Maj. Gen. Charles Costanza pins U.S Army Veteran Staff Sgt. Harold Nelson, an infantryman and Dogface Soldier, with the Silver Star Medal. (U.S. Army photo by Pfc. Bernabe Lopez III, 50th Public Affairs Detachment)
October 13, 2022

The man considered to be Colorado’s oldest World War II veteran, according to the Colorado Springs Gazette, was finally presented with a Silver Star he earned 77 years ago.

Harold Nelson, a 107-year-old Army veteran, was given the long-awaited medal during a ceremony at Fort Carson last week, the Gazette reported.

“I appreciate what they have done. It’s a wonderful thing,” Nelson said. “I guess it means I did what I was supposed to do.”

Nelson was drafted in 1941 and served in the 3rd Infantry Division for four years. He spent two of those years in a war zone “living in a foxhole, his daughter told the Gazette.

The 3rd Infantry Division logged the most combat days of any unit in WWII’s European theater, according to the Society of the 3rd Infantry Division website.

The two-time Purple Heart recipient was “shot three times, survived artillery bombardments, grenade explosions, German tank fire and exploding landmines,” according to Maj. Gen. Charles D. Costanza, the 3rd Infantry Division’s present commanding general.

The ceremony came nearly eight decades after Nelson’s commanding officer wrote a letter to Nelson’s mother saying he’d been recommended for the military’s third-highest decoration for valor.

However, that plan never came to fruition, and Nelson buried his wartime memories after being discharged in 1945, the Gazette reported. Over time, his thoughts drifted back to that letter, and his family set out to see that he got what he’d earned.

Nelson petitioned the military for a determination on his Silver Star in 2019, but his case was flimsy because a massive fire consumed his records, along with those of many Army personnel, in 1973.

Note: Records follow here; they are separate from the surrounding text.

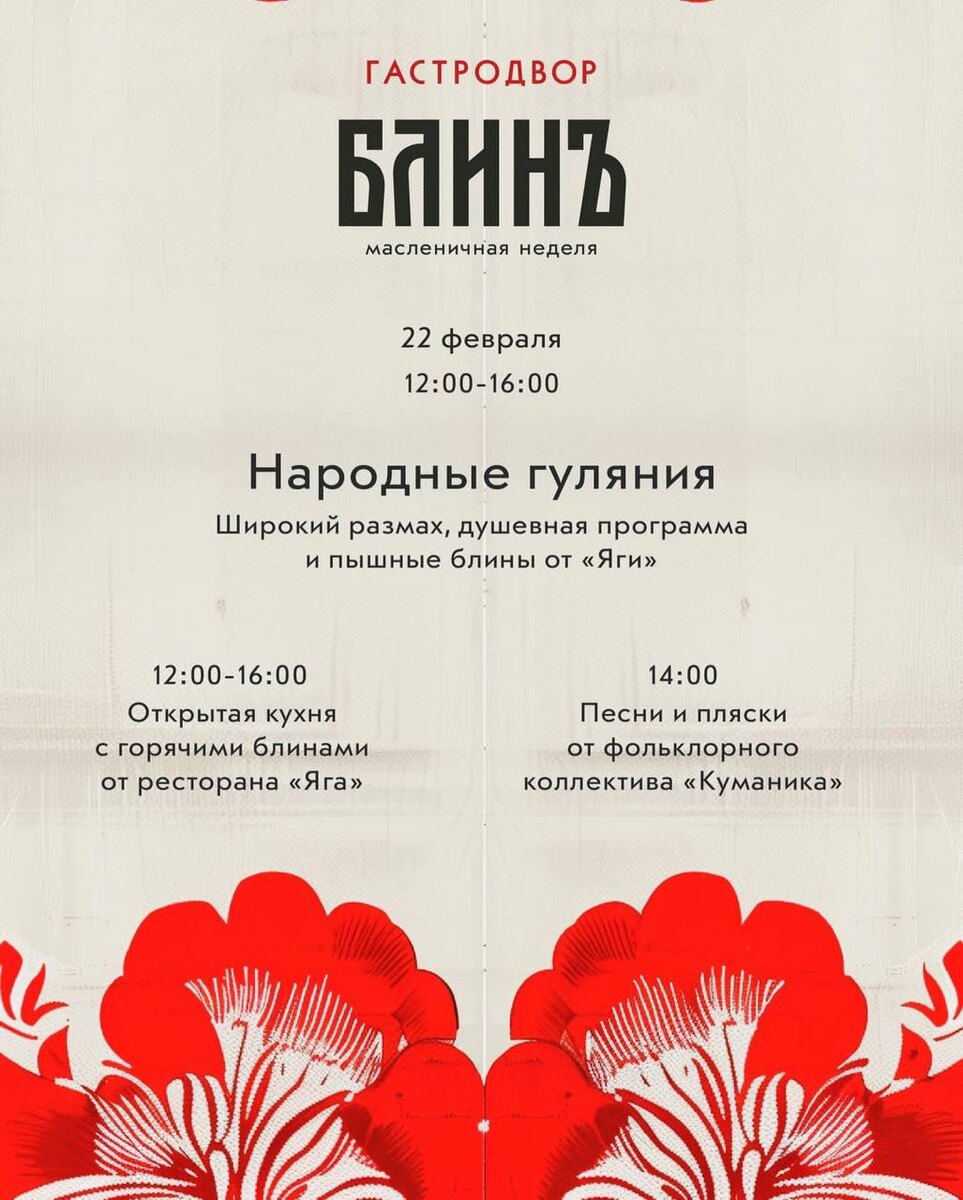 ГАСТРОДВОР

БЛИНЪ

масленичная неделя

22 февраля
12:00-16:00

Народные гуляния

Широкий размах, душевная программа и пышные блины от «Яги»

12:00-16:00
Открытая кухня с горячими блинами от ресторана «Яга»

14:00
Песни и пляски от фольклорного коллектива «Куманика»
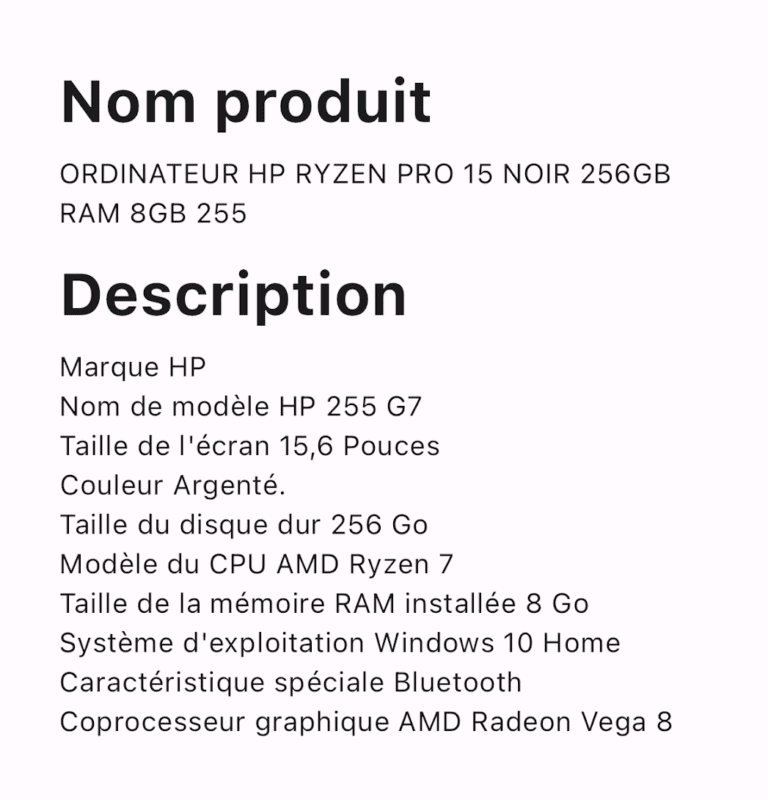 Nom produit

ORDINATEUR HP RYZEN PRO 15 NOIR 256GB RAM 8GB 255

Description

Marque HP
Nom de modèle HP 255 G7
Taille de l'écran 15,6 Pouces
Couleur Argenté.
Taille du disque dur 256 Go
Modèle du CPU AMD Ryzen 7
Taille de la mémoire RAM installée 8 Go
Système d'exploitation Windows 10 Home
Caractéristique spéciale Bluetooth
Coprocesseur graphique AMD Radeon Vega 8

It was a Denver nonprofit, the Forgotten Heroes Campaign, that finally pushed it through to the finish line, the Gazette reported. The moment meant a lot to his daughter, Carolee Soden, who was wiping away tears sitting beside Nelson.

“I have been trying for many, many years to find a way to get this for him,” she said. “I am having trouble realizing it is really happening.”